Certaines personnes entreront littéralement et diront : « J’aime les Air Jordans, pouvez-vous faire en sorte que la mienne ressemble un peu à ça », et nous disons : « Non, nous voulons connaître votre histoire, et vous savez que nous pouvons vous traiter comme nous traiter Michael Jordan, mais votre conception doit être unique pour vous, pas pour quelqu’un d’autre. Donc, parfois, il y a une petite conversation comme ça. D’autres personnes entrent et ont déjà leur propre opinion sur la façon dont elles veulent que le projet se déroule, et elles recherchent l’unicité dès le départ. Ils cherchent à faire une déclaration personnelle, tout en ayant des performances élevées pour eux. Nous sautons partout et différents athlètes ont différents types d’agenda et/ou de tolérance pour certaines façons de concevoir un produit, alors j’essaie d’être vraiment flexible de cette façon.

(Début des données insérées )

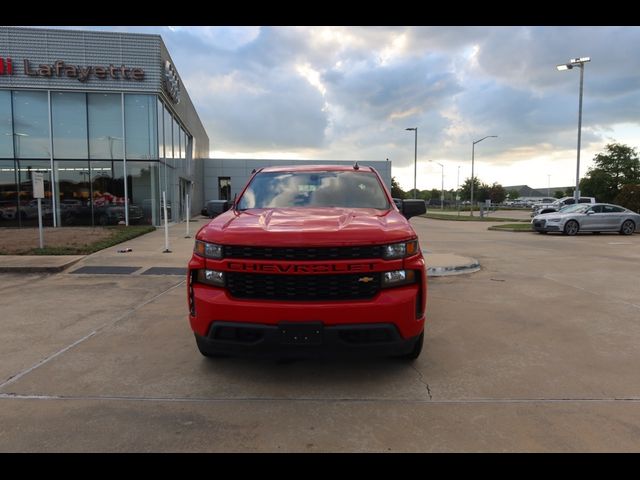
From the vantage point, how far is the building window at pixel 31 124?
1898 centimetres

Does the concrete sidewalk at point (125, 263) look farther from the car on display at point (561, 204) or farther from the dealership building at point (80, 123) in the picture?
the car on display at point (561, 204)

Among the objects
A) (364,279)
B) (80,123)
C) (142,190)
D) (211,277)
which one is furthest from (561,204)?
(211,277)

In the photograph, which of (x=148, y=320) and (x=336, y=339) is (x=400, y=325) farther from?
(x=148, y=320)

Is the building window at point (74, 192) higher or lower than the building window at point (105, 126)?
lower

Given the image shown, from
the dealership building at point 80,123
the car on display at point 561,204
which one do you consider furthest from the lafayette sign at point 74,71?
the car on display at point 561,204

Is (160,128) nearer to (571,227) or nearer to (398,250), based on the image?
(571,227)

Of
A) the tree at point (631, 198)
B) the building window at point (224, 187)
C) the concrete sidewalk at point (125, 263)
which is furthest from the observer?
the building window at point (224, 187)

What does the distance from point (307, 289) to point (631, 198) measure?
35.9 meters

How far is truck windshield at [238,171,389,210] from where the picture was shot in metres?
4.97

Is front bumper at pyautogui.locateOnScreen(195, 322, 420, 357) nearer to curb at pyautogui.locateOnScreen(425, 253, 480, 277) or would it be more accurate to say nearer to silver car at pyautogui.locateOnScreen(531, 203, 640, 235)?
curb at pyautogui.locateOnScreen(425, 253, 480, 277)

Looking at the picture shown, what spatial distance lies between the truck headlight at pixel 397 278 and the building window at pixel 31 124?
20.0m

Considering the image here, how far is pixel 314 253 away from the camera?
3574 mm

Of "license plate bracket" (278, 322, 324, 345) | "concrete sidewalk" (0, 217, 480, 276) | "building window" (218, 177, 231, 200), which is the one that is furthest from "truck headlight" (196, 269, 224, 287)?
"building window" (218, 177, 231, 200)

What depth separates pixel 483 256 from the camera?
40.4 feet
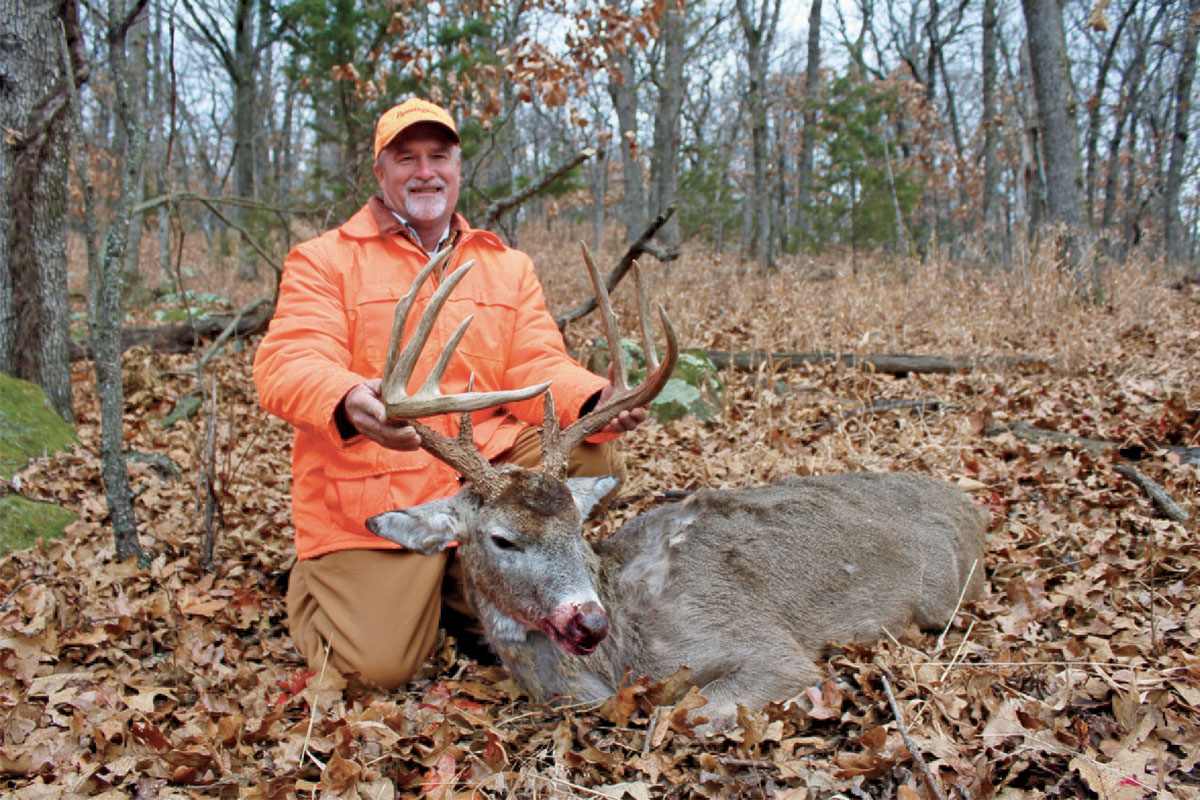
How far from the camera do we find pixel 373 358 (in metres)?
3.77

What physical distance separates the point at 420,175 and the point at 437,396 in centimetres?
168

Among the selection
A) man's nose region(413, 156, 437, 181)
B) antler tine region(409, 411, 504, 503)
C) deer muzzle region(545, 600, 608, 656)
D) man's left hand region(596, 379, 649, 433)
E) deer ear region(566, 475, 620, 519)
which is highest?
man's nose region(413, 156, 437, 181)

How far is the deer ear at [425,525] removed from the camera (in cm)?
312

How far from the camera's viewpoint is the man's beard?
405 centimetres

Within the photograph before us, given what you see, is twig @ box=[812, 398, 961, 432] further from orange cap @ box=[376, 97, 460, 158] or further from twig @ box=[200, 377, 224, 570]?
twig @ box=[200, 377, 224, 570]

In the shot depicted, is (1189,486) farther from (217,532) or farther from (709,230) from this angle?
(709,230)

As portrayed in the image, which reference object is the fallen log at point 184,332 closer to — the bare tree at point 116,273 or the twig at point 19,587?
the bare tree at point 116,273

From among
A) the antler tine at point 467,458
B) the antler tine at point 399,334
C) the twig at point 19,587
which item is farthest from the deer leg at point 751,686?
the twig at point 19,587

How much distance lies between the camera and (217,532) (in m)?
4.14

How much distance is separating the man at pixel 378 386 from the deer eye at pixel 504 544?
1.53ft

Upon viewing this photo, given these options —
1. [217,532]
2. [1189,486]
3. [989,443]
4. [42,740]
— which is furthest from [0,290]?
[1189,486]

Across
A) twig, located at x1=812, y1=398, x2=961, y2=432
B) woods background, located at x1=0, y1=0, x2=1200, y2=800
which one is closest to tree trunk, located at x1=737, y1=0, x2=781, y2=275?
woods background, located at x1=0, y1=0, x2=1200, y2=800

Et je pense que même avec Michael, comme vous l’avez mentionné, d’année en année, c’était presque comme si nous sautions, comme s’il était un joueur différent d’une année à l’autre, même s’il ne l’était pas autant. Je veux dire, il apprenait et s’améliorait toujours, mais il était également intéressé à être trompeur en tant que joueur, à cacher ses tendances afin de pouvoir surprendre les gens, surtout à la fin du jeu et aider à gagner le match. Et il était comme ça avec les chaussures. Il voulait toujours surprendre les gens avec le prochain nouveau design. Et nous avons trouvé cette relation entre lui et moi, et moi étant intéressé par… nous sommes des preneurs de risques, je suppose, dans la nature. Donc ça a très bien marché. Nous avons eu une course merveilleuse et une relation qui est toujours forte à ce jour. Donc, nous étions un peu sur une poutre, un peu comme : « Ouais, c’est, nous allons le faire, cela peut énerver un groupe de personnes qui s’attendent à une chose, mais nous sommes d’accord avec cela parce que nous voulons pour continuer à changer, nous continuons à le changer.

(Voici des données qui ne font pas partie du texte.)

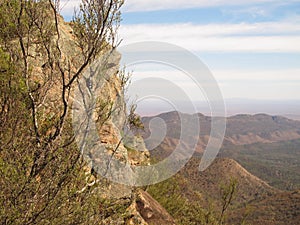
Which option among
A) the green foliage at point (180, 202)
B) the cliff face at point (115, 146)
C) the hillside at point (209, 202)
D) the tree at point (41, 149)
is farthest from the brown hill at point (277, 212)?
the tree at point (41, 149)

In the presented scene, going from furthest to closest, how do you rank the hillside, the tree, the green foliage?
the hillside
the green foliage
the tree

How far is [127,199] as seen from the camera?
17844 mm

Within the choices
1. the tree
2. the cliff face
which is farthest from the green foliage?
the tree

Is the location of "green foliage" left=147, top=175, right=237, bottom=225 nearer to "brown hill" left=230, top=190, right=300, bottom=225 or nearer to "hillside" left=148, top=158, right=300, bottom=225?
Answer: "hillside" left=148, top=158, right=300, bottom=225

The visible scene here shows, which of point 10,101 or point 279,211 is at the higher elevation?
point 10,101

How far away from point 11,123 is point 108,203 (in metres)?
5.15

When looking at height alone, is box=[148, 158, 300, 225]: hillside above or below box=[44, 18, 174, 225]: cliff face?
below

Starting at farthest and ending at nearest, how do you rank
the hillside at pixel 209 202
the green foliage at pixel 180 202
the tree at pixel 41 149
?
the hillside at pixel 209 202, the green foliage at pixel 180 202, the tree at pixel 41 149

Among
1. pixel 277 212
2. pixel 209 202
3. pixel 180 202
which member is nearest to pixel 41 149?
pixel 180 202

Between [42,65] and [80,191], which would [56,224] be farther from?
[42,65]

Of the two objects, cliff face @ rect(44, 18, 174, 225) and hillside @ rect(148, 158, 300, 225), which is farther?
hillside @ rect(148, 158, 300, 225)

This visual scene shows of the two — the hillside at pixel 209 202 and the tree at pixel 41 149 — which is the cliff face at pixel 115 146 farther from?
the hillside at pixel 209 202

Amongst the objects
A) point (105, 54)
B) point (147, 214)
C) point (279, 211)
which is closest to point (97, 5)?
point (105, 54)

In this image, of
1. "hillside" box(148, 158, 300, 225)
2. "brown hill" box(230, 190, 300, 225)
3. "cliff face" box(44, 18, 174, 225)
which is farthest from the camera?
"brown hill" box(230, 190, 300, 225)
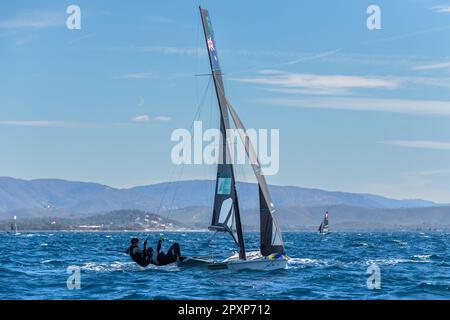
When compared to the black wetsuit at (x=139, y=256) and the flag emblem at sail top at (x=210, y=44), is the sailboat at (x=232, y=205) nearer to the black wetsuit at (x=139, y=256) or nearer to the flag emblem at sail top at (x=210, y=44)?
the flag emblem at sail top at (x=210, y=44)

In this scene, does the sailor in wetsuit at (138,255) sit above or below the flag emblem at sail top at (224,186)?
below

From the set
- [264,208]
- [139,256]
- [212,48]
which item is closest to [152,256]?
[139,256]

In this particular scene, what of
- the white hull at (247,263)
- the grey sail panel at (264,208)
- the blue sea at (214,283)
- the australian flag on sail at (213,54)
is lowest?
the blue sea at (214,283)

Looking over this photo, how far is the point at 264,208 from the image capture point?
50656 millimetres

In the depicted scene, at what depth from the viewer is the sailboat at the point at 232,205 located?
49375mm

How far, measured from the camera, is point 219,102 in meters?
49.6

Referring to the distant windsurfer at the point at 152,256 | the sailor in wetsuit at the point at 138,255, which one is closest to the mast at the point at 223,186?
the distant windsurfer at the point at 152,256

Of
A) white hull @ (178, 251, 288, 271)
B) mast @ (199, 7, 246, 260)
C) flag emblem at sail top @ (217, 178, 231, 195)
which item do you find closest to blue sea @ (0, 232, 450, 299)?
white hull @ (178, 251, 288, 271)

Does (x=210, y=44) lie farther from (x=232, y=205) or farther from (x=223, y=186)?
(x=232, y=205)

Enfin, l’intérêt pour certaines de vos conceptions originales et le fait de les voir prendre vie, évidemment, les Tinker 3 étaient en quelque sorte celles qui, à mon avis, se démarquent. Cela vous a-t-il surpris, qu’il y ait eu l’intérêt de voir certains de ces designs originaux et de leur donner vie, et à quoi cela ressemblait-il pour vous, parce que vous êtes évidemment tellement concentré sur le fait de raconter leur histoire, mais c’est une chance raconter votre histoire aussi ?

Oh oui, vous savez, je devrais simplement dire que je n’ai pas prédit ou pensé que ces choses feraient une si grande partie de la culture moderne à ce moment-là. Mais la réalité est que je pense que les designs, les athlètes eux-mêmes, la capacité de Nike à raconter des histoires et ma capacité à réagir en quelque sorte à tout ce qui précède ont très bien fonctionné. Je pense que mon timing, vous savez, là où j’ai commencé, quand j’ai commencé, personne n’avait pensé à intégrer la conception de chaussures dans ce type de processus de conception de niveau supérieur au-delà du côté performance. Donc c’était amusant, et j’ai l’impression que je ne comprends pas vraiment nécessairement pourquoi tout le monde est si fou des baskets, parce que je viens personnellement d’une époque où tout le monde ne portait que des Converse ou autre. Donc, avoir été impliqué pour aider à déplacer cela dans un tout autre domaine a été vraiment amusant, et je ne vais même pas essayer de tout comprendre, car alors je vais tout foutre en l’air, mais il vaut mieux simplement continuez à essayer de faire du bon travail et à imaginer de nouvelles choses.